Linghems SK
- Full name: Linghems Sportklubb
- Ground: Lingheden Linghem Sweden
- Chairman: Gunnar Gustafsson
- League: Division 4 Östergötland Östra
| Home colours | Away colours |

= Linghems SK =

Swedish football club

Linghems SK is a Swedish football club located in Linghem.

==Background==
Linghems SK currently plays in Division 3 Östergötland Östra which is the sixth tier of Swedish football. They play their home matches at the Lingheden in Linghem.
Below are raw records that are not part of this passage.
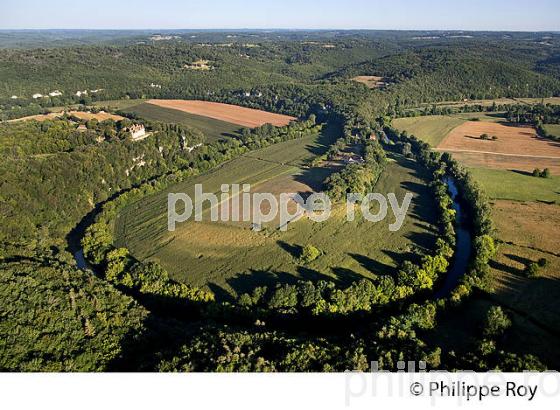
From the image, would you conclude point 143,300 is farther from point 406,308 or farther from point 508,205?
point 508,205

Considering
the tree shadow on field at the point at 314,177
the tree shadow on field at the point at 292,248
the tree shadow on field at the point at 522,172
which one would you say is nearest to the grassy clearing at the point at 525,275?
the tree shadow on field at the point at 522,172

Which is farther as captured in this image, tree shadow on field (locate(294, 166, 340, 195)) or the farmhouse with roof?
the farmhouse with roof

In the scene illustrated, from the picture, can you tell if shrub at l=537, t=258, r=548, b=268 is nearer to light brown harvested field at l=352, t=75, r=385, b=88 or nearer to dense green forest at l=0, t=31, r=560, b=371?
dense green forest at l=0, t=31, r=560, b=371

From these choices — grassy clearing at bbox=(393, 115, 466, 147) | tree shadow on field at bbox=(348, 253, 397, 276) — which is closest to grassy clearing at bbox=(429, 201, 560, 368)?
tree shadow on field at bbox=(348, 253, 397, 276)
The club is affiliated to Östergötlands Fotbollförbund.

==Season to season==

| Season | Level | Division | Section | Position | Movements |
|---|---|---|---|---|---|
| 1999 | Tier 5 | Division 4 | Östergötland Västra | 5th |  |
| 2000 | Tier 5 | Division 4 | Östergötland Västra | 6th |  |
| 2001 | Tier 5 | Division 4 | Östergötland Östra | 11th | Relegated |
| 2002 | Tier 6 | Division 5 | Östergötland Mellersta | 3rd |  |
| 2003 | Tier 6 | Division 5 | Östergötland Mellersta | 2nd | Promoted |
| 2004 | Tier 5 | Division 4 | Östergötland Västra | 7th |  |
| 2005 | Tier 5 | Division 4 | Östergötland Västra | 9th |  |
| 2006* | Tier 6 | Division 4 | Östergötland Östra | 11th | Relegated |
| 2007 | Tier 7 | Division 5 | Östergötland Mellersta | 4th |  |
| 2008 | Tier 7 | Division 5 | Östergötland Mellersta | 1st | Promoted |
| 2009 | Tier 6 | Division 4 | Östergötland Östra | 3rd |  |
| 2010 | Tier 6 | Division 4 | Östergötland Östra | 10th |  |
| 2011 | Tier 6 | Division 4 | Östergötland Östra |  |  |
| 2012 | Tier 6 | Division 4 | Östergötland Östra | 1st | Promoted |

- League restructuring in 2006 resulted in a new division being created at Tier 3 and subsequent divisions dropping a level.